▸ What you need to do:
Write out the caption of each picture in the listing below, swapping "Diwali" for "Holiday" everywhere it appears and keeping everything else the same. Give only the captions, without the pictures.

__________________________________________________

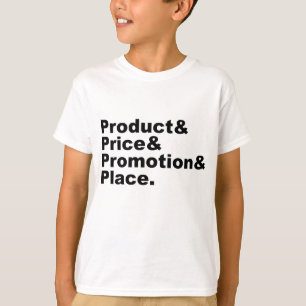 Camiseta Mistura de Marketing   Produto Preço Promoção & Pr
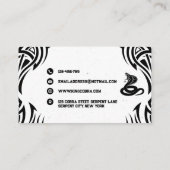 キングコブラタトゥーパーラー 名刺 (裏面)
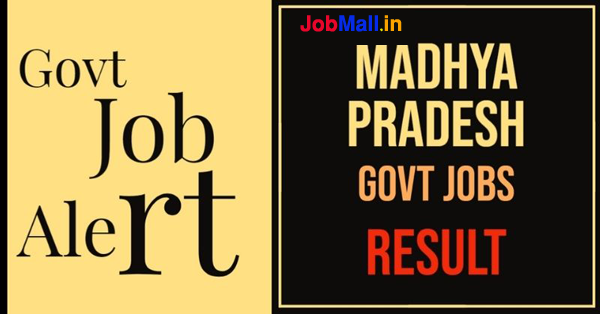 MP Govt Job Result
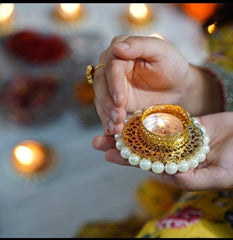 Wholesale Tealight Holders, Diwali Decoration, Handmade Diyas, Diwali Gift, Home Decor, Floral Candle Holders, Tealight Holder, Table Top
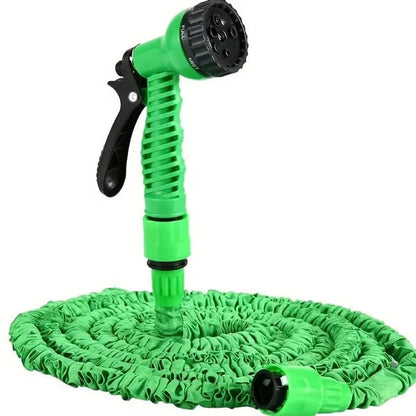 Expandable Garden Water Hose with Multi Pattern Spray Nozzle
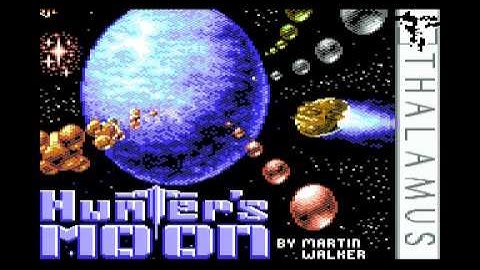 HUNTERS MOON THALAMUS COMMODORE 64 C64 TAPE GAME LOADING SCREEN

__________________________________________________

▸ Output:
 Camiseta Mistura de Marketing   Produto Preço Promoção & Pr
 キングコブラタトゥーパーラー 名刺 (裏面)
 MP Govt Job Result
 Wholesale Tealight Holders, Holiday Decoration, Handmade Diyas, Holiday Gift, Home Decor, Floral Candle Holders, Tealight Holder, Table Top
 Expandable Garden Water Hose with Multi Pattern Spray Nozzle
 HUNTERS MOON THALAMUS COMMODORE 64 C64 TAPE GAME LOADING SCREEN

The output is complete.